• TASK REQUIREMENTS:
**A)** In the piece about dressing a grandmother's body for burial, copy the passage starting with "Societal beauty standards follow" and going on through "after we die.".
**B)** Answer these from the piece about dressing a grandmother's body for burial:
(i) How old was the grandmother when she died?
(ii) How many children did the grandmother have?
(iii) In what city is funeral director Amber Carvaly based?
**C)** Pick up the piece about dressing a grandmother's body for burial after its last sentence and write the next part.

• TEXT PROVIDED:
──────

Societal beauty standards follow us to the grave.
It's impossible to aestheticize death, but we still try. Shortly before the pandemic reached lockdown level last year, my 101-year-old grandmother died. When my mom proposed that I help her dress the body for the viewing, I obliged despite the fact that I creep out with ease. My grandmother was such a central figure in my life and I wanted a more private opportunity to say goodbye.
The experience fulfilled that expectation, but it also taught me that the process of prepping a body for burial is a vivid reflection of our relationship with societal beauty standards—an interminable dance that continues even after we die.
When we arrived at the funeral home the day before the viewing, the staircase leading us to the room where her body was kept felt like it spanned miles. What if she suddenly reanimates? If I tugged on a limb too hard, would it detach from the rest of her body? Once we got started, my anxieties were assuaged but my curiosity piqued. I knew that mortuary makeup was a common practice, but I didn't anticipate how thorough the grooming would be; her skin had to look supple, her cheekbones had to look lifted and her complexion had to appear even and, at minimum, rosy-adjacent, given the circumstances.
The most shocking sight, though, was seeing the funeral director stuff my grandmother's bra. After eight children and 101 years, the jig on perky breasts had long been up. So, what was the reason?
"I don't know how I feel about stuffing bras, but it's definitely something that embalmers do," says L.A.-based funeral director Amber Carvaly. "It's very commonplace and the idea is that people will look different laying down. But they'll obviously look different because they're dead and they're lying in a casket."

──────

Dataset excerpts
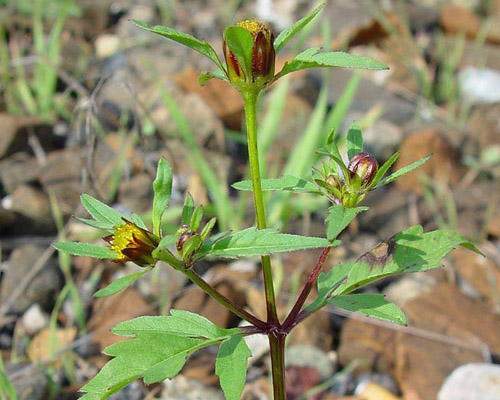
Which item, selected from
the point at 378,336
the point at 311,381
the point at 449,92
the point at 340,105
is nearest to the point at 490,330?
the point at 378,336

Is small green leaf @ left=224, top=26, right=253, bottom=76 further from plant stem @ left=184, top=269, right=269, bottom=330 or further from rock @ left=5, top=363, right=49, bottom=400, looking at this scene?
rock @ left=5, top=363, right=49, bottom=400

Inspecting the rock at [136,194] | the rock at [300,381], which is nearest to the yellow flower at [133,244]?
the rock at [300,381]

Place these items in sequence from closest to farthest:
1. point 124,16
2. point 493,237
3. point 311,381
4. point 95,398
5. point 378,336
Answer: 1. point 95,398
2. point 311,381
3. point 378,336
4. point 493,237
5. point 124,16

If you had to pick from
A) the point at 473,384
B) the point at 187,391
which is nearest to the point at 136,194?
the point at 187,391

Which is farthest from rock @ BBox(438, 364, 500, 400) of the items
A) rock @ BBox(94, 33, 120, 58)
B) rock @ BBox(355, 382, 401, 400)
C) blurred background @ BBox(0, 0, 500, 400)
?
rock @ BBox(94, 33, 120, 58)

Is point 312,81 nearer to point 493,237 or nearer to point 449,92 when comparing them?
point 449,92

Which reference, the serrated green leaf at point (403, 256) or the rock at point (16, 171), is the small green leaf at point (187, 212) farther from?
the rock at point (16, 171)

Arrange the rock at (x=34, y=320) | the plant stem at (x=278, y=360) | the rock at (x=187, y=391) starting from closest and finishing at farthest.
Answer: the plant stem at (x=278, y=360) < the rock at (x=187, y=391) < the rock at (x=34, y=320)
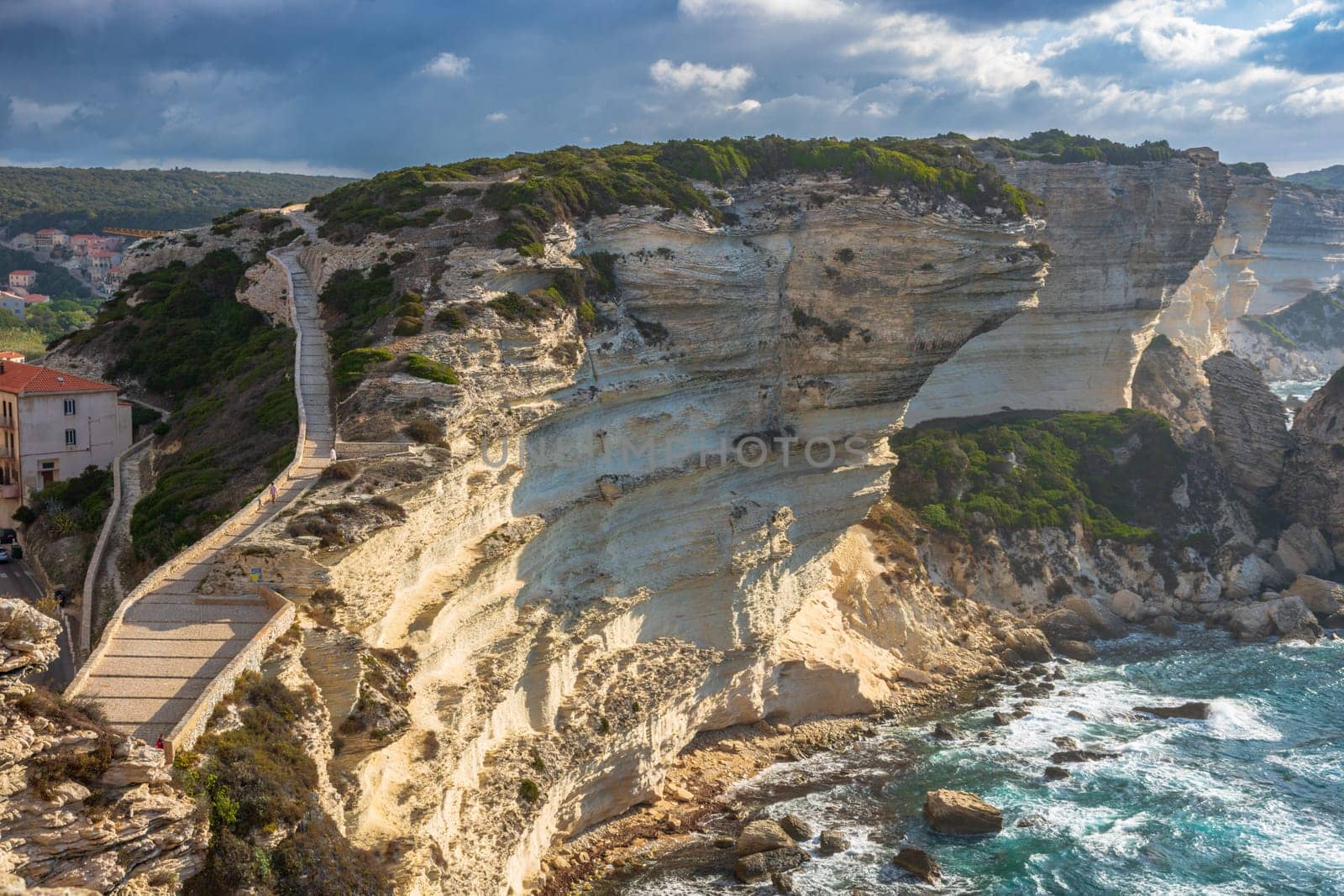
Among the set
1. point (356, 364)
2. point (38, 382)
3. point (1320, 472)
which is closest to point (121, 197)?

──────

• RESULTS OF THE TASKS:
**A)**
Societal beauty standards follow us to the grave.
It's impossible to aestheticize death, but we still try. Shortly before the pandemic reached lockdown level last year, my 101-year-old grandmother died. When my mom proposed that I help her dress the body for the viewing, I obliged despite the fact that I creep out with ease. My grandmother was such a central figure in my life and I wanted a more private opportunity to say goodbye.
The experience fulfilled that expectation, but it also taught me that the process of prepping a body for burial is a vivid reflection of our relationship with societal beauty standards—an interminable dance that continues even after we die.

**B)**
(i) 101 years old
(ii) Eight
(iii) L.A.

**C)**
In a 2018 episode of Keeping Up with the Kardashians, Carvaly gave Kim Kardashian—who is, by many standards, an archetype of the eternal fascination with youth and beauty—a step-by-step on mortuary makeup. To elucidate the idea behind the practice to me, Carvaly compared it to the philosophy behind Kardashian's controversial Balenciaga Met Gala look. Basically, we each have distinct signatures that we like to be known by while we're alive and ideally, these become the attributes that we're remembered by after we're gone. Which means that it's never ideal for a dead person to actually look dead.
"Kim's image and who she is and what she looks like is so iconic that you don't even have to see her face or an article of clothing. She can just be draped in black and you know exactly who she is. Like that's her brand and her icon."
In the funeral industry, this would be likened to a "memory picture", a term Carvaly introduced me to during our chat. In essence, it refers to the lasting image of a decedent that's ingrained in the minds of their loved ones. "It's a memory of who they used to be," she explains.
It wouldn't be a stretch to liken our desire to make the dead look life-like to the ongoing obsession with looking younger, or to attribute the latter to a society-wide fear of dying. This is something that can't be color-corrected, concealed, or glossed over.
"We are obsessed with image as society and as individuals," Carvaly says. "But this idea is implanted while we're alive. As women, we're so obsessed with anti-aging and it sort of emerges from a fear of death." Carvaly says that this even shows itself in how beauty trends evolve. "They change to keep us looking younger and if you wear a trend that's from the past, it dates you," she says.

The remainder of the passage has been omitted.